Is e-filing really a better way to file your taxes?
Americans and the IRS may not agree on everything, but they are mostly on precisely the exact same page when it comes to e-filing individual income tax returns.
The majority of individual income tax returns submitted to the IRS are e-filed.
And in return, you can get any refund you’re owed faster, especially if you have it directly deposited into your bank account.
However, what about security? And can digital filing really give you access to all the forms you may need if you have a complex tax situation? Are there situations when you can not e-file? Let’s look at the benefits of e-filing, and if it might be the best filing option for your needs.
If you are thinking about e-filing, a Few of the advantages include:
- Quick affirmation your forms have been received: The IRS will affirm a tax filing was received within 24 hours of electronic submission. For paper filers, the IRS does not send any acknowledgment that your forms have arrived .
Timely refunds: When you publish a paper filing, it may take six to eight months to receive a tax refund. With e-filing, you are going to get your money in 3 weeks or less. Choosing direct deposit can also accelerate the refund process.

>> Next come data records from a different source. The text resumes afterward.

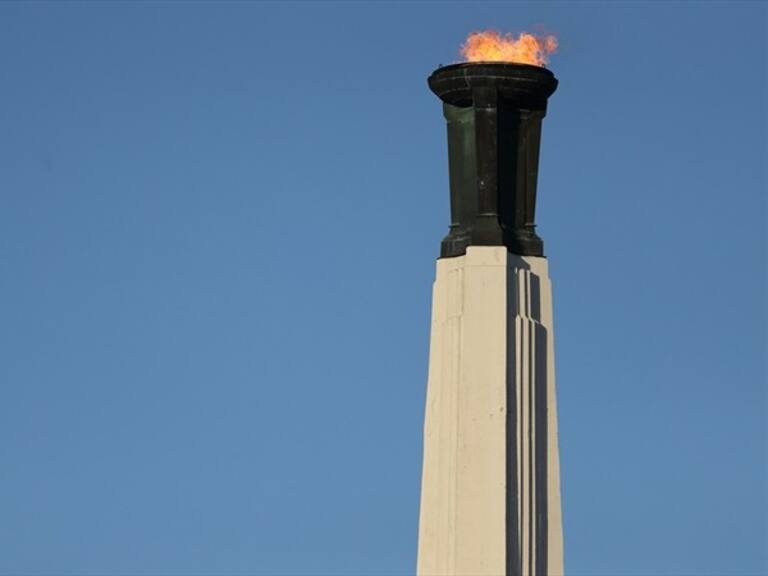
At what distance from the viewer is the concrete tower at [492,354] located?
4603 cm

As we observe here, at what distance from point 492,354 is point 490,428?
47.8 inches

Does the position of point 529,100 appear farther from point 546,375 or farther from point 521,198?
point 546,375

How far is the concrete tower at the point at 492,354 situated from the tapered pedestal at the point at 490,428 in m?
0.02

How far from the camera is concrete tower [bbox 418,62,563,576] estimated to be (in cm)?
4603

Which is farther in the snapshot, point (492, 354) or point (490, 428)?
point (492, 354)

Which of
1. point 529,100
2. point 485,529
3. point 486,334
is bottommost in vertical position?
point 485,529

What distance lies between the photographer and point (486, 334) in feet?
153

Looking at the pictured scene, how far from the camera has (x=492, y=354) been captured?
46438mm

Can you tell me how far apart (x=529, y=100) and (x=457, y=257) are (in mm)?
2857

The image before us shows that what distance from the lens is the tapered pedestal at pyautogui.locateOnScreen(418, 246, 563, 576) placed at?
151ft

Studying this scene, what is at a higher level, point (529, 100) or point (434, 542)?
point (529, 100)

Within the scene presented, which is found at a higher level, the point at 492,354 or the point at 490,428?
the point at 492,354

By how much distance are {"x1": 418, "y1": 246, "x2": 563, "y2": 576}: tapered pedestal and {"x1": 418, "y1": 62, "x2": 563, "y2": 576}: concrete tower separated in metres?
0.02

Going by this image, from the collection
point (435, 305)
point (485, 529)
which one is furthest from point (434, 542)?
point (435, 305)
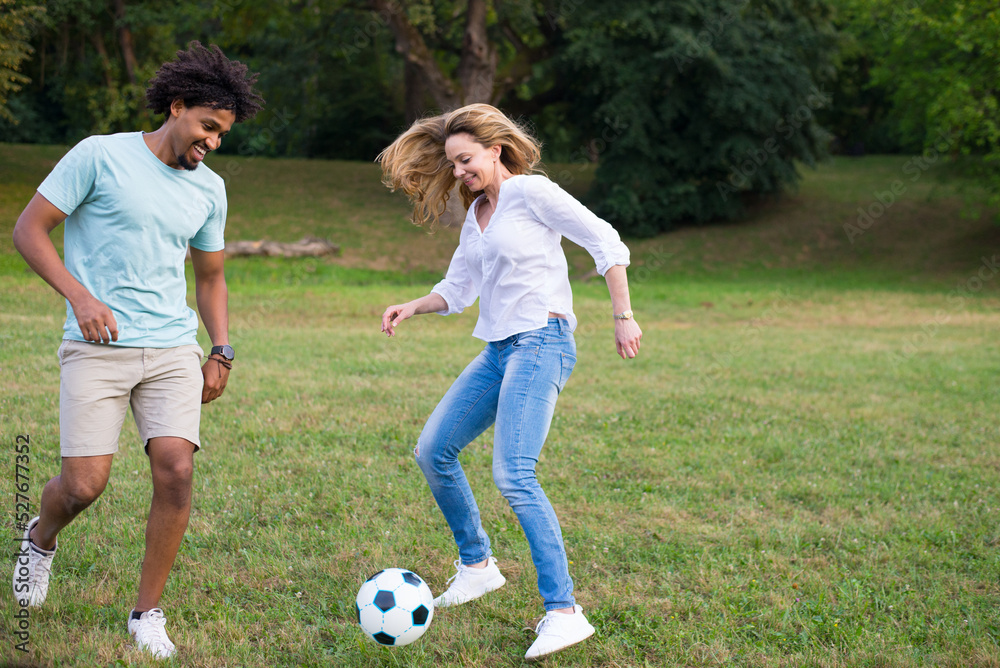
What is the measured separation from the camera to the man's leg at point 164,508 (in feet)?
10.5

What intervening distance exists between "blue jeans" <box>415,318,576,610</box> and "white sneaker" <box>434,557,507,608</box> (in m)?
0.06

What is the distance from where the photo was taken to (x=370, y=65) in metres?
36.4

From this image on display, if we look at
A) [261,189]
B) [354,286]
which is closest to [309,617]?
[354,286]

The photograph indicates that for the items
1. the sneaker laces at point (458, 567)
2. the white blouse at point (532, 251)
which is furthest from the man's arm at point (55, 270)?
the sneaker laces at point (458, 567)

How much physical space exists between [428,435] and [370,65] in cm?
3546

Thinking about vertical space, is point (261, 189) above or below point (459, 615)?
below

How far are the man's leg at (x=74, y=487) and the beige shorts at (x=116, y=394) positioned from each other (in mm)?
40

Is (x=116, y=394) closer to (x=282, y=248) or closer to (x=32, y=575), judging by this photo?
(x=32, y=575)

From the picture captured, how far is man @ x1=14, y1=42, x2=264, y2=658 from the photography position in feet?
10.1

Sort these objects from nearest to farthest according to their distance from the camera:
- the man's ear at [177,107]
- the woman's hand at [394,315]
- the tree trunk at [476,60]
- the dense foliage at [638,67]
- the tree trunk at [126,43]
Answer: the man's ear at [177,107] → the woman's hand at [394,315] → the dense foliage at [638,67] → the tree trunk at [476,60] → the tree trunk at [126,43]

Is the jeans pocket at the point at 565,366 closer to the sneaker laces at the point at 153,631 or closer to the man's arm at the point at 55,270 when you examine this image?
the man's arm at the point at 55,270

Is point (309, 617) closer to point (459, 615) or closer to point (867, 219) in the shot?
point (459, 615)

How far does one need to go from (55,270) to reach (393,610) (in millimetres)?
1864

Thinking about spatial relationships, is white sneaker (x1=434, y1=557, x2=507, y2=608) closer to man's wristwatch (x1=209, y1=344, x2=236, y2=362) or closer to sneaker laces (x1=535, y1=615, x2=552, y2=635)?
sneaker laces (x1=535, y1=615, x2=552, y2=635)
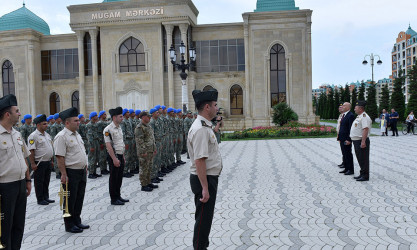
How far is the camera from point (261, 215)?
671 cm

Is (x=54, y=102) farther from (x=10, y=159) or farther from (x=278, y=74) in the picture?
(x=10, y=159)

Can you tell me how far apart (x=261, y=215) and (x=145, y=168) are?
3.65 m

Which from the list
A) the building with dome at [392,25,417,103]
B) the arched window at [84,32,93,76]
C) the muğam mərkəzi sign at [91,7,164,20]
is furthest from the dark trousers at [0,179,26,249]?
the building with dome at [392,25,417,103]

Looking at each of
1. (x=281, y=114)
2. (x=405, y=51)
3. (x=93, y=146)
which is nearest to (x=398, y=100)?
(x=281, y=114)

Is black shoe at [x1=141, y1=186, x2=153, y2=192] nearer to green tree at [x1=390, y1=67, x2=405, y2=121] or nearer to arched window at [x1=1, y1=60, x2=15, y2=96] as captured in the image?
arched window at [x1=1, y1=60, x2=15, y2=96]

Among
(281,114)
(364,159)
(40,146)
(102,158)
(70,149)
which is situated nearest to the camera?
(70,149)

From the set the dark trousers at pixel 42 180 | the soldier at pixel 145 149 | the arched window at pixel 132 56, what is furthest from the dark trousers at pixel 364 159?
the arched window at pixel 132 56

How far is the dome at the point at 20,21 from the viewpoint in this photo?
3872 centimetres

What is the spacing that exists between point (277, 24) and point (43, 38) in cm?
2399

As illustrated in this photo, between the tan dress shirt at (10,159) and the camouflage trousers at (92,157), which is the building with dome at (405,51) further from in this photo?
the tan dress shirt at (10,159)

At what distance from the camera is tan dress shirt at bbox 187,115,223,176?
4.29 m

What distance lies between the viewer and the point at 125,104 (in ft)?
116

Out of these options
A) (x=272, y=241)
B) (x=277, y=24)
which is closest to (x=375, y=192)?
(x=272, y=241)

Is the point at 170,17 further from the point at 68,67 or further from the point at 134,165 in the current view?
the point at 134,165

Reduced likelihood of mistakes: According to the IRS, there is approximately a 1% error rate on e-filed yields, compared with a 20% speed of mistakes on paper filings. The IRS also provides more info on problems discovered on e-filed returns compared with paper returns.
Simple payment process: If you owe the IRS money, it is simpler to cover at your advantage if you e-file. It’s possible to submit returns early and pay later if necessary, provided that you pay from the April 15 filing deadline. Additionally you have the option to pay your balance by using the IRS Immediate pay service from the checking or savings account, submitting a credit card through a payment processor for a commission, or paying by check or money order. Just be aware delaying payment after the filing due date (typically April 15) will result in penalties and interest.
Digital storage of taxation information: Submitting returns electronically implies there is an electronic copy of your tax documents. So if something happens to your paperwork, then you will have an electronic backup.
The fantastic news: Most taxpayers do opt to e-file and get those advantages — and the practice of doing so is easy.
You have four choices for submitting an electronically filed tax return to the IRS.
The types do the math for you and provide basic guidance. You can only do your federal return with all these kinds.
Employing online tax preparation software is far and away the favored approach of the majority of taxpayers. In fact, the IRS says it expected over four in five tax returns to be submitted through tax return prep program.
Is e-filing really stable?
While e-filing is suitable, you could be worried about safety — especially with all these data breaches. But experts agree this isn’t an issue that should dissuade you by e-filing.
“E-filing a tax return has proven to be a very secure way to file your taxes,” states Scott Grissom, vice president of product direction, advertising and revenue at LegalShield. “In actuality, it can be more secure than paper filing since you’re sending your private information through an encrypted system as opposed to exposing your information in the mail.”
Dennis Chow, vice president of information security at SCIS Security, clarifies that the IRS has put safety measures in place to keep your information safe. “Trainers normally use IRS specific APIs that require token sessions,” Chow says. “All of this is routed over TLS encrypted connections”
It’s important to use a trusted service to assist you file your taxes. Chow advises not to e-file on a computer or utilize an online connection that is not confidential.
For many taxpayers, it is sensible to e-file a yield because it’s the most convenient way to submit your tax information to the IRS and it allows for timely refunds and effortless payment options. Just make sure to use tax planning software from a dependable source, so you can ensure the information you supply to transmit to the IRS will be kept protected.